--- begin MATERIAL TO PROCESS ---

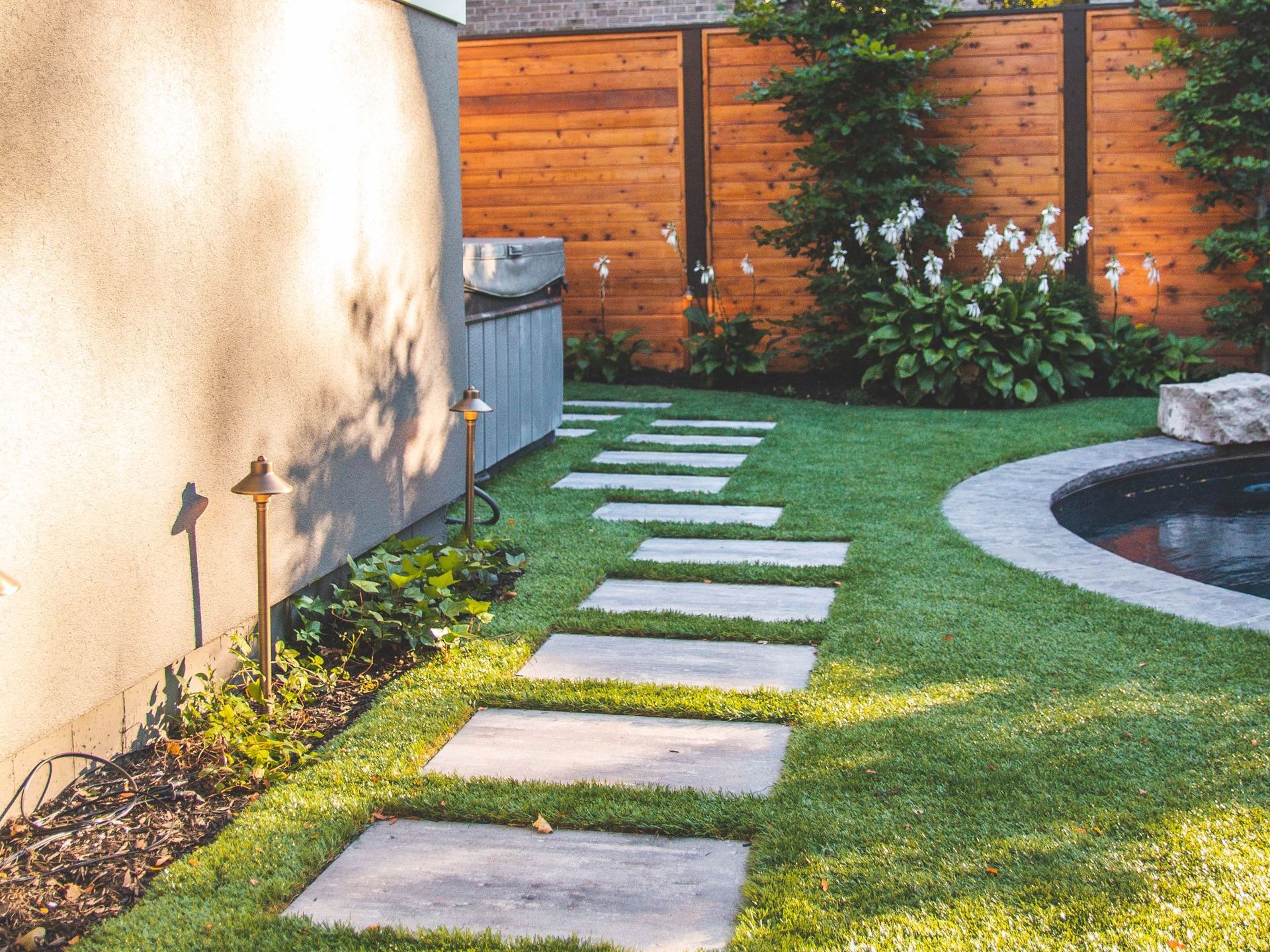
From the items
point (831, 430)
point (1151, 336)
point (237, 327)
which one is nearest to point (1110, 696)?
point (237, 327)

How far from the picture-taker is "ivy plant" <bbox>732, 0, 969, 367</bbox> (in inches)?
324

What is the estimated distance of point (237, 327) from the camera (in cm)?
294

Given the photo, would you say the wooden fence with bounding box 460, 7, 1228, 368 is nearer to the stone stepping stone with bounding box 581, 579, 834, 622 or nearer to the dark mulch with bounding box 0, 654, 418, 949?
the stone stepping stone with bounding box 581, 579, 834, 622

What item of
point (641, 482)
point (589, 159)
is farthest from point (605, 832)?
point (589, 159)

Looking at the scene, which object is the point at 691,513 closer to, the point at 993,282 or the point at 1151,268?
the point at 993,282

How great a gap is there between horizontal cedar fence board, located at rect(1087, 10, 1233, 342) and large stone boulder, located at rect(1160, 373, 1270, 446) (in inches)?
82.5

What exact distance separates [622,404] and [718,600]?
14.9ft

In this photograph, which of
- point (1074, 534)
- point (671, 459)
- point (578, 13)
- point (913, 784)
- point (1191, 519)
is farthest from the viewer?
point (578, 13)

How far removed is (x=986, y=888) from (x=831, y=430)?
515 cm

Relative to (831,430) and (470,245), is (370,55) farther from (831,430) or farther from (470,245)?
(831,430)

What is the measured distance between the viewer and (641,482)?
5.77 meters

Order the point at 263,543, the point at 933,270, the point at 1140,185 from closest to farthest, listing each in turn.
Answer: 1. the point at 263,543
2. the point at 933,270
3. the point at 1140,185

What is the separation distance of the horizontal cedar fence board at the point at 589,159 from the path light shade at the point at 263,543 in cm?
655

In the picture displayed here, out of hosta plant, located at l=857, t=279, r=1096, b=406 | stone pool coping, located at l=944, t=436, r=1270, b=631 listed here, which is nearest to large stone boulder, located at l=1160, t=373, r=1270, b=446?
stone pool coping, located at l=944, t=436, r=1270, b=631
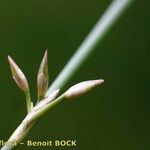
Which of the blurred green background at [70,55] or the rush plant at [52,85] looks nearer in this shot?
the rush plant at [52,85]

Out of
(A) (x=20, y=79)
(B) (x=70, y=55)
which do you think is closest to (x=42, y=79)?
(A) (x=20, y=79)

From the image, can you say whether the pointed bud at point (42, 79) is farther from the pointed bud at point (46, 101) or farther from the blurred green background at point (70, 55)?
the blurred green background at point (70, 55)

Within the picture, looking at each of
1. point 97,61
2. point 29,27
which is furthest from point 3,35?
point 97,61

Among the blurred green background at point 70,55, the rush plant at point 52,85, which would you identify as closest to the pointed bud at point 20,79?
the rush plant at point 52,85

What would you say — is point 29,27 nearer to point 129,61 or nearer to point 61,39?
point 61,39

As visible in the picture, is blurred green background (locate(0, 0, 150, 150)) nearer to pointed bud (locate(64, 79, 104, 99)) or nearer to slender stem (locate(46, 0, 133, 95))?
slender stem (locate(46, 0, 133, 95))

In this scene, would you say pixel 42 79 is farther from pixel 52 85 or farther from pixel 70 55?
pixel 70 55

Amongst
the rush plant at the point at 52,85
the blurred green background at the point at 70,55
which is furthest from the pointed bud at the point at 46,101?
the blurred green background at the point at 70,55

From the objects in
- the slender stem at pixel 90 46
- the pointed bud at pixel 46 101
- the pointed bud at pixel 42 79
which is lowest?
the pointed bud at pixel 46 101

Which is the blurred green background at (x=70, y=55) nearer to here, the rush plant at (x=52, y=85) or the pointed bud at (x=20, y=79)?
the rush plant at (x=52, y=85)

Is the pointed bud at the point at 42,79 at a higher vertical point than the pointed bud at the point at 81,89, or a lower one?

--- end MATERIAL TO PROCESS ---

» STATED TASK
Can you repeat all of the lines above word for word, leaving out the pictures?

» COMPLETED EXERCISE
From the items
point (831, 430)
point (1151, 336)
point (237, 327)
which one is nearest to point (1110, 696)?
point (237, 327)

How far from the picture-taker is "ivy plant" <bbox>732, 0, 969, 367</bbox> (in inches)?
324

What is the estimated distance of point (237, 327) from the camera (in cm)?
294

Given the photo, would you say the wooden fence with bounding box 460, 7, 1228, 368 is nearer to the stone stepping stone with bounding box 581, 579, 834, 622 or nearer to the dark mulch with bounding box 0, 654, 418, 949?
the stone stepping stone with bounding box 581, 579, 834, 622

What item of
point (641, 482)
point (589, 159)
is farthest from point (605, 832)?
point (589, 159)

Looking at the scene, which object is the point at 691,513 closer to, the point at 993,282 or the point at 1151,268?
the point at 993,282

How great a gap is there between horizontal cedar fence board, located at rect(1087, 10, 1233, 342) and large stone boulder, located at rect(1160, 373, 1270, 446) (in inches)?
82.5

What exact distance separates [622,404] and [718,600]?
14.9ft

In this photograph, which of
- point (1074, 534)
- point (671, 459)
- point (578, 13)
- point (913, 784)
- point (1191, 519)
is farthest from the viewer?
point (578, 13)

How far removed is (x=986, y=888) from (x=831, y=430)?
515 cm

Relative to (831,430) and (470,245), is (370,55) farther from (831,430) or farther from (470,245)?
(831,430)

What is the measured distance between the viewer and (641,482)?
5.77 meters

Order the point at 263,543, the point at 933,270, the point at 1140,185 from closest to farthest, listing each in turn.
Answer: 1. the point at 263,543
2. the point at 933,270
3. the point at 1140,185

What is the separation distance of the horizontal cedar fence board at the point at 589,159 from the path light shade at the point at 263,543 in cm?
655

In the picture displayed here, out of hosta plant, located at l=857, t=279, r=1096, b=406 | stone pool coping, located at l=944, t=436, r=1270, b=631 listed here, which is nearest to large stone boulder, located at l=1160, t=373, r=1270, b=446?
stone pool coping, located at l=944, t=436, r=1270, b=631
Which of the blurred green background at [70,55] or the rush plant at [52,85] looks nearer in this shot?
the rush plant at [52,85]

Out of
(A) (x=20, y=79)
(B) (x=70, y=55)
which do you think is closest to (x=42, y=79)?
(A) (x=20, y=79)

From the image, can you say whether the pointed bud at point (42, 79) is farther from the pointed bud at point (46, 101) or farther from the blurred green background at point (70, 55)?
the blurred green background at point (70, 55)

Within the picture, looking at each of
1. point 97,61
2. point 29,27
which is furthest from point 3,35?
point 97,61

Among the blurred green background at point 70,55, the rush plant at point 52,85, which would you identify as closest to the pointed bud at point 20,79?
the rush plant at point 52,85

What would you say — is point 29,27 nearer to point 129,61 or nearer to point 61,39?
point 61,39

As visible in the picture, is blurred green background (locate(0, 0, 150, 150)) nearer to pointed bud (locate(64, 79, 104, 99)) or nearer to slender stem (locate(46, 0, 133, 95))?
slender stem (locate(46, 0, 133, 95))

In this scene, would you say pixel 42 79 is farther from pixel 52 85 or farther from pixel 70 55?
pixel 70 55

Amongst
the rush plant at the point at 52,85
the blurred green background at the point at 70,55
which is furthest from the pointed bud at the point at 46,101?
the blurred green background at the point at 70,55

From the objects in
- the slender stem at pixel 90 46
- the pointed bud at pixel 46 101
- the pointed bud at pixel 42 79
which is lowest?
the pointed bud at pixel 46 101

Which is the blurred green background at (x=70, y=55) nearer to here, the rush plant at (x=52, y=85) or the pointed bud at (x=20, y=79)?
the rush plant at (x=52, y=85)

Is the pointed bud at the point at 42,79 at a higher vertical point than the pointed bud at the point at 81,89, or a lower one?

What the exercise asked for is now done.